The tide was falling when we launched the boat. As we idled out of the creek, schools of finger mullet were swimming along the surface. I do not usually fish with bait, but Donna enjoys it. After one throw of the cast net, we had enough live bait for our trip. We made a quick run to a small creek that was draining into the main river. I set the spot-lock on the trolling motor within easy casting distance of the creek mouth. Donna cast a finger mullet on a quarter ounce lead head jig into the creek and let the tide sweep it along the bottom. A Trout inhaled the bait and Donna began teasing me about not yet catching a fish. Donna continued to catch Trout and the teasing intensified. We both enjoyed a good laugh. Well, at least one of us did!
When the falling tide slowed, the Trout bite did as well. It was getting hot. So, we decided to make a long run. More time to cool off than to find fish. This was good because for the next two hours, I struggled to find fish. Slow fishing and uncomfortably hot temperatures kept us on the move. Eventually, we located a small school of big Redfish. Donna cast a finger mullet ahead of the school and waited. To our surprise, the Redfish ignored the easy meal. We stayed with the school (because they were the only fish, I could find that day) and our persistence paid off. Donna released a couple of nice ones.
On the ride back to the boat landing, Donna and I joked about the tough fishing. More accurately, Donna reminded me that she had caught more and larger fish. I laughed and told her that I had no regrets.
Fishing with friends can be surprising. Some surprises are pleasant. Others, not so much. On a recent fishing trip with my friend, Shelly Bostwick, all the surprises were pleasant. We launched my Pathfinder bay boat into the last of the outgoing tide.
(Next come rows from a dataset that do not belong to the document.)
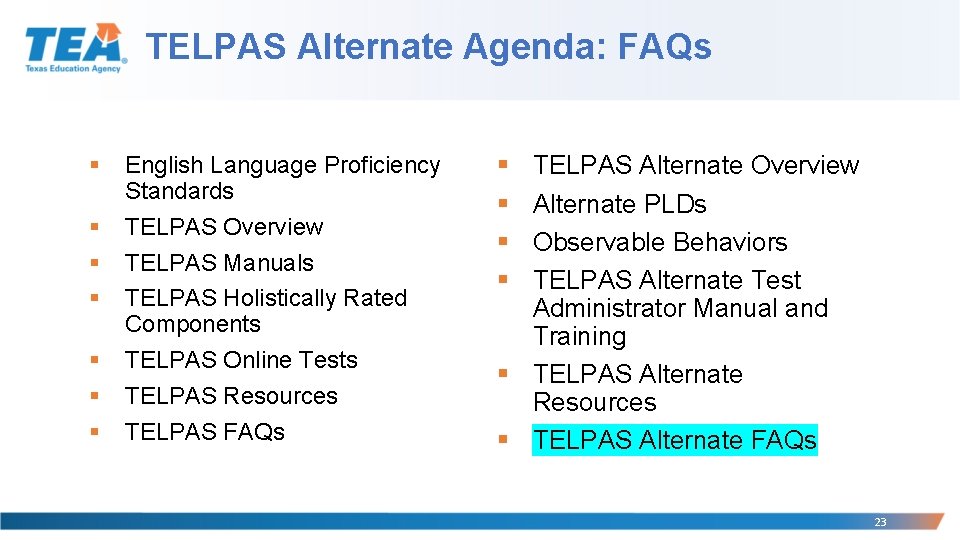 TEA
Texas Education Agency

TELPAS Alternate Agenda: FAQs

- English Language Proficiency Standards
- TELPAS Overview
- TELPAS Manuals
- TELPAS Holistically Rated Components
- TELPAS Online Tests
- TELPAS Resources
- TELPAS FAQs

- TELPAS Alternate Overview
- Alternate PLDs
- Observable Behaviors
- TELPAS Alternate Test Administrator Manual and Training
- TELPAS Alternate Resources
- TELPAS Alternate FAQs

23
Our plan was to target Bluefish that we could use for Shark bait a little later (on the incoming tide).
My first surprise was that Shelly is an excellent caster. I positioned the boat down tide from a marsh point and cast my lure to “the spot” to catch a Bluefish. Shelly cast her lure, a Z-Man StreakZ 3.75 on a 3/16-ounce jig to the exact same spot. Most impressive casting ability.
The second surprise was that Trout had taken over the Bluefish spot. We released several quality-size Trout and kept a few Bluefish for bait. When the tide stopped, the Trout and Bluefish bite did as well. So, we made a run out past the jetties and took up position about 100 yards behind a shrimp boat. I picked up a 30-pound class spinning outfit, a Shimano 6000 frame Saragosa reel on a medium heavy Teramar rod, and nose-hooked a live Bluefish on a 5/0 circle hook. Shelly cast the Bluefish into the shrimp boat’s wake. Almost immediately, she was hooked up to a Blacktip Shark. The Shark jumped a few times and then made a long drag sizzling run. Sharks are an overlooked sport fish. They are abundant and really fun to catch.
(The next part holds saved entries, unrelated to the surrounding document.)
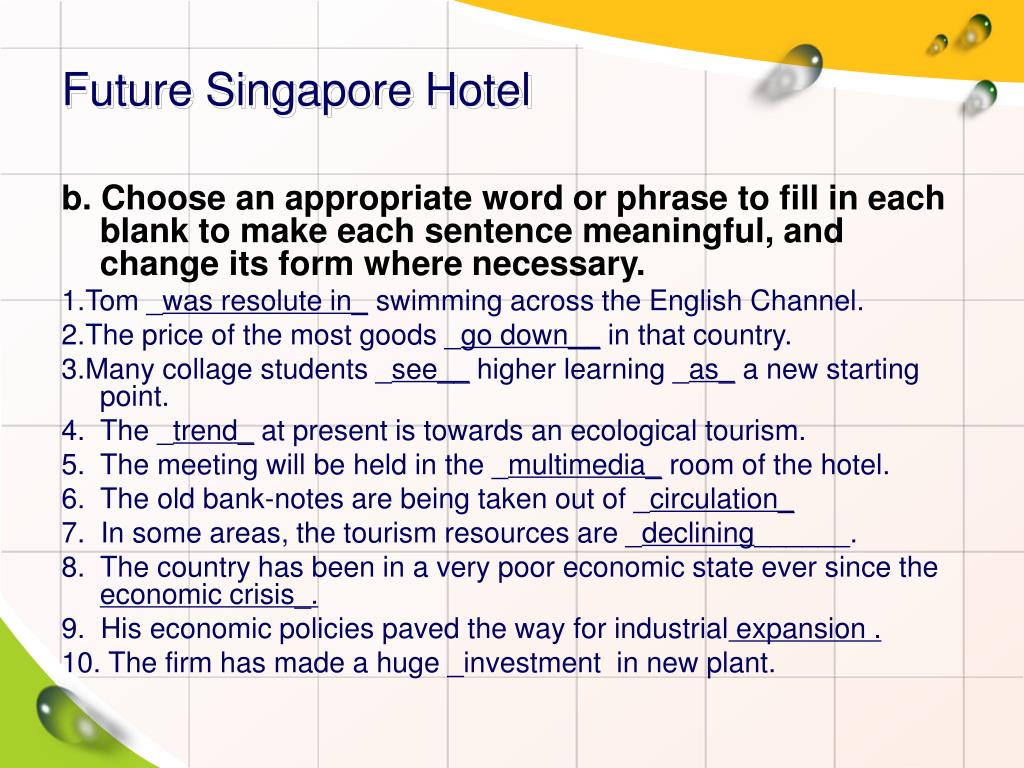 Future Singapore Hotel

b. Choose an appropriate word or phrase to fill in each blank to make each sentence meaningful, and change its form where necessary.

1.Tom _was resolute in_ swimming across the English Channel.
2.The price of the most goods _go down__ in that country.
3.Many collage students _see__ higher learning _as_ a new starting point.
4. The _trend_ at present is towards an ecological tourism.
5. The meeting will be held in the _multimedia_ room of the hotel.
6. The old bank-notes are being taken out of _circulation_
7. In some areas, the tourism resources are _declining______.
8. The country has been in a very poor economic state ever since the economic crisis_.
9. His economic policies paved the way for industrial expansion .
10. The firm has made a huge _investment in new plant.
Surprise number three was how good of an angler Shelly is. She kept maximum pressure on the Blacktip. This can be difficult to do with 30-pound class tackle. Her great angling technique brought the Shark to the boat in record time. It was sufficiently large, that I did not want to hold it for a picture, and you know how much I love to hold fish for pictures. After releasing the Blacktip, we moved back behind the shrimper and caught a few more. The Shark bite was still on when we decided to target Redfish at the jetties. After a quick run, I spot-locked the boat a safe distance from the rocks. Shelly cast a Z-Man 4” Jerk ShadZ on a 3/8-ounce jig into the waves washing over the rocks. Surprise! Redfish got checked off our list.
Fishing with your friends can be surprising. When fishing with Shelly, all the surprises were pleasant. I do not tournament fish anymore. But, if I did, I would be lucky for Shelly to be my partner.